*What you have to do:* Rewrite the rows, starting at the line that has "The picture captured" and stopping after the line that has "2227 millimetres", so that "viewer" stands wherever "camera" appears and nothing else changes. Leave the pictures out.

** start of Data shown **

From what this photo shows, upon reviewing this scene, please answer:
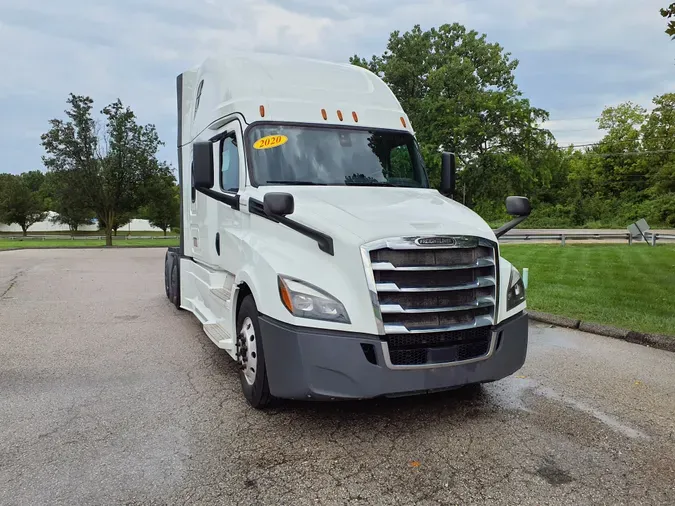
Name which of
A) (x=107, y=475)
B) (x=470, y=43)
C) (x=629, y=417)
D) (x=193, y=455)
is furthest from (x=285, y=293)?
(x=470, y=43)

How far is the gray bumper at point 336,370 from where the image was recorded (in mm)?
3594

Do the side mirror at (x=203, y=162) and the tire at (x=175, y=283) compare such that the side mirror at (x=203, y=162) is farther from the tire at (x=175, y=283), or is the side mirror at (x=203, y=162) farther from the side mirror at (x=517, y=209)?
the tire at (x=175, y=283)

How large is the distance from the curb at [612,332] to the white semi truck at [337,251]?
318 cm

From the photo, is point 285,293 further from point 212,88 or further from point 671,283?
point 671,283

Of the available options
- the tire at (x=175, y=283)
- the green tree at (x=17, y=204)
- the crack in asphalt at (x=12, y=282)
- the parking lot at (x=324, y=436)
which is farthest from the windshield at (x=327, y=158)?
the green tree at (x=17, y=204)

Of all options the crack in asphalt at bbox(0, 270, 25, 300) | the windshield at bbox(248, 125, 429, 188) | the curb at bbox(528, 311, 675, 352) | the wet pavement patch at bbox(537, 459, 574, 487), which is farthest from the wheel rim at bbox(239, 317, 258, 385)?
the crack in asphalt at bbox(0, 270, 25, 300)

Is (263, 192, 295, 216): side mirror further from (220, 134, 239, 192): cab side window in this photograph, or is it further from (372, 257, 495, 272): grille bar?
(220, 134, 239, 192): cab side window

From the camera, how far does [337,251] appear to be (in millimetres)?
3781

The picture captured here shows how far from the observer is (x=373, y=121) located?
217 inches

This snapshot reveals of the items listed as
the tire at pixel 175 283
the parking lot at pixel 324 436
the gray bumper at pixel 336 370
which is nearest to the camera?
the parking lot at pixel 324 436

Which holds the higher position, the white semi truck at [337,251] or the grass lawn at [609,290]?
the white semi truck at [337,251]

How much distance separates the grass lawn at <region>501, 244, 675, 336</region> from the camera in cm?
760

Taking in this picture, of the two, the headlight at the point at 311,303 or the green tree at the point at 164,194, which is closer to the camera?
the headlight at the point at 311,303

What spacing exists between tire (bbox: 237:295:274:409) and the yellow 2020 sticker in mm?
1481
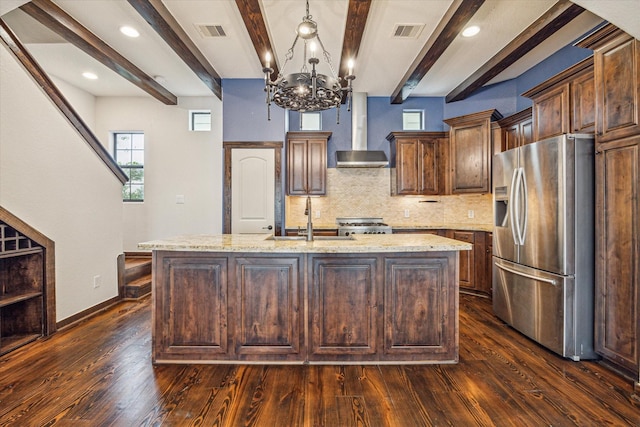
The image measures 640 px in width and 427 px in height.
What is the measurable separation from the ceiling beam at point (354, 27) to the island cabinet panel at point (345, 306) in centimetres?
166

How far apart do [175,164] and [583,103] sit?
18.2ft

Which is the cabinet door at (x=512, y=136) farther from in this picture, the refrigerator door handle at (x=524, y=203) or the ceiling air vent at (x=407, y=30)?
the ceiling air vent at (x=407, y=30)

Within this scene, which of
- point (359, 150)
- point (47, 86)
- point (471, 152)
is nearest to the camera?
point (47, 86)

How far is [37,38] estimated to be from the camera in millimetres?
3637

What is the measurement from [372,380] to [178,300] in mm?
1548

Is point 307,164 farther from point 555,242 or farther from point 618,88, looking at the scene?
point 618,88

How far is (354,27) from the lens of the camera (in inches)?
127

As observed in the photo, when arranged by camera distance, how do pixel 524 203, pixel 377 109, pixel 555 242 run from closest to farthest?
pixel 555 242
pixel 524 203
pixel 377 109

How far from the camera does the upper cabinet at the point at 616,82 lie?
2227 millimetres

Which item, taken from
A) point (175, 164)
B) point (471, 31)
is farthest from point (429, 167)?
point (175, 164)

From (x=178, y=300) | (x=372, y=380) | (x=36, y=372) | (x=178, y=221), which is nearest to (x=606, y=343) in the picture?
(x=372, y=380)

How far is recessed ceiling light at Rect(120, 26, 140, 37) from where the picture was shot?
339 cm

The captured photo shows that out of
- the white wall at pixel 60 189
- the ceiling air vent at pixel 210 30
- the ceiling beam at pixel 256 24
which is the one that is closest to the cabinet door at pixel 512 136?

** end of Data shown **
** start of Data shown **

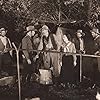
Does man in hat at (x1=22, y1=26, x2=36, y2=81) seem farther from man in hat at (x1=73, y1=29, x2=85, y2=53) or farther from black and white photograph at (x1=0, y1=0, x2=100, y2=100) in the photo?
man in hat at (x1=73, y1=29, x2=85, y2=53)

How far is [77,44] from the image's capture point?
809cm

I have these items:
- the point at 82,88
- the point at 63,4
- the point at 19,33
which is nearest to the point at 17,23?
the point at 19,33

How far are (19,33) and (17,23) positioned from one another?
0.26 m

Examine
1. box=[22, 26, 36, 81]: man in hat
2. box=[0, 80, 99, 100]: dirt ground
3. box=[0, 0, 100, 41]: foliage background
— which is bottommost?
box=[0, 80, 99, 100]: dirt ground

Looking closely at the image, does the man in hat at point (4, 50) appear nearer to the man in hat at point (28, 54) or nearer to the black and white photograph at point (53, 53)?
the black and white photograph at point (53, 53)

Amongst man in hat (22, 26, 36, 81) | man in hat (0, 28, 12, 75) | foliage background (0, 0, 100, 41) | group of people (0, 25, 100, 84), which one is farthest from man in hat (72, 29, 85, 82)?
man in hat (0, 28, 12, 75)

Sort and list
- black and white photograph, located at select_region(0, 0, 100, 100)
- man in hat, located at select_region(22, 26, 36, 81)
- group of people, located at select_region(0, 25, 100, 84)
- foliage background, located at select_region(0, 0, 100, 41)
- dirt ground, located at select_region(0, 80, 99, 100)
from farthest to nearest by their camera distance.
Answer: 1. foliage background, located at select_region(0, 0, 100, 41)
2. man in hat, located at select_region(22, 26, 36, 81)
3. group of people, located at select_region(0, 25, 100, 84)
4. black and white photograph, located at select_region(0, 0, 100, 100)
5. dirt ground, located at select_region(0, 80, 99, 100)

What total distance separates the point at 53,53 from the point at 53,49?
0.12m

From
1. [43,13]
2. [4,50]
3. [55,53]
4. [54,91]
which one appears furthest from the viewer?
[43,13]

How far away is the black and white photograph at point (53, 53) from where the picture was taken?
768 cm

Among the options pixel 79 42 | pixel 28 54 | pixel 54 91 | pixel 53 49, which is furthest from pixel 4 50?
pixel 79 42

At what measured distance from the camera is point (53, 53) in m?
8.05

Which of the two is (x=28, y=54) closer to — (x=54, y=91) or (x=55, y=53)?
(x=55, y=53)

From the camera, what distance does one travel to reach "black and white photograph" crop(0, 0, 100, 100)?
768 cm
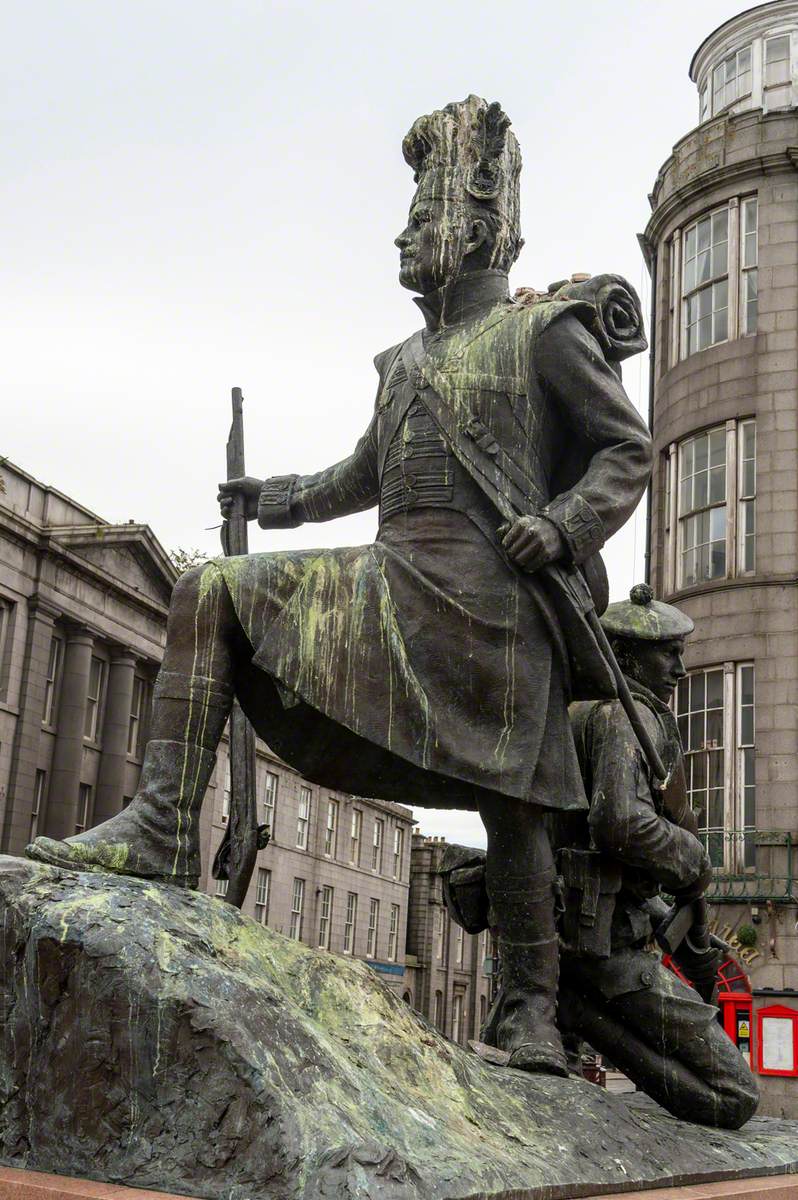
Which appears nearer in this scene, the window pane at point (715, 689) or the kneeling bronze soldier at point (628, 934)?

** end of Data shown **
** start of Data shown **

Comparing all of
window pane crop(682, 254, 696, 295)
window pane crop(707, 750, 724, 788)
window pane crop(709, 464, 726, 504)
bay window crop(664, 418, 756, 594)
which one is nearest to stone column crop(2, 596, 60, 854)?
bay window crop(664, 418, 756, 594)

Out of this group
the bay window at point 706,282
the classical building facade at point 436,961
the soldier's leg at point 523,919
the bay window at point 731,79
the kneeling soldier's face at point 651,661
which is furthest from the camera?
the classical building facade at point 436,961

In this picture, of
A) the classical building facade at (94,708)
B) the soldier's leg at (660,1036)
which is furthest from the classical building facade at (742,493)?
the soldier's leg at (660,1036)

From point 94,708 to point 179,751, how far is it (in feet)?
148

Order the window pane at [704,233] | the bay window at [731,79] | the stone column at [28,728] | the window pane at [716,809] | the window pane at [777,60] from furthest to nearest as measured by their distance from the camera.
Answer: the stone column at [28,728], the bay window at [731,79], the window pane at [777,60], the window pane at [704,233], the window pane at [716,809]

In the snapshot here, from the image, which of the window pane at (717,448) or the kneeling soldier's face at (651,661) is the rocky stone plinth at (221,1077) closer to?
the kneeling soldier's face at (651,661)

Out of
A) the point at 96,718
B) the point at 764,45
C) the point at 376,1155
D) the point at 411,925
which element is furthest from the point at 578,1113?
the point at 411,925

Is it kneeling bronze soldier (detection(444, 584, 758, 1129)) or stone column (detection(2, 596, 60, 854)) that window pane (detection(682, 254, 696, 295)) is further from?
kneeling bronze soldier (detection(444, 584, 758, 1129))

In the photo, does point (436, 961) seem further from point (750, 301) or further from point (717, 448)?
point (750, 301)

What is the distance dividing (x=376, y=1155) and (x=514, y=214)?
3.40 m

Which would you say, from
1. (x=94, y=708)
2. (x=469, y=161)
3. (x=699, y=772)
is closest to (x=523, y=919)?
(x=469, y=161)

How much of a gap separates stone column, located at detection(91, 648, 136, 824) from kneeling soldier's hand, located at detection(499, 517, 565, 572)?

** end of Data shown **

*Complete answer:*
The picture captured here shows how far from the observer is (x=373, y=121) located?
217 inches

This snapshot reveals of the items listed as
the tire at pixel 175 283
the parking lot at pixel 324 436
the gray bumper at pixel 336 370
which is nearest to the viewer?
the parking lot at pixel 324 436

Which holds the higher position, the white semi truck at [337,251] or the grass lawn at [609,290]?
the white semi truck at [337,251]

How much distance separates the grass lawn at <region>501, 244, 675, 336</region> from the viewer in cm?
760

Taking in this picture, of the two, the headlight at the point at 311,303 or the green tree at the point at 164,194, which is closer to the viewer?
the headlight at the point at 311,303

What spacing exists between tire (bbox: 237:295:274:409) and the yellow 2020 sticker in mm?
1481
The image measures 640 px in width and 427 px in height.
What is the measurable separation from the ceiling beam at point (354, 27) to the island cabinet panel at point (345, 306) in centimetres?
166

How far apart do [175,164] and [583,103] sit?
18.2ft

Which is the cabinet door at (x=512, y=136) farther from in this picture, the refrigerator door handle at (x=524, y=203) or the ceiling air vent at (x=407, y=30)?
the ceiling air vent at (x=407, y=30)

Within this scene, which of
- point (359, 150)
- point (47, 86)
- point (471, 152)
is nearest to the viewer?
point (47, 86)

How far is [37,38] estimated to be from the viewer in millimetres?
3637

What is the measurement from [372,380] to [178,300] in mm?
1548

Is point 307,164 farther from point 555,242 or farther from point 618,88, looking at the scene?
point 618,88

How far is (354,27) from the lens of the viewer (in inches)?
127

As observed in the photo, when arranged by viewer distance, how do pixel 524 203, pixel 377 109, pixel 555 242 run from closest to farthest?
pixel 555 242
pixel 524 203
pixel 377 109

How far from the viewer does the upper cabinet at the point at 616,82 lie?
2227 millimetres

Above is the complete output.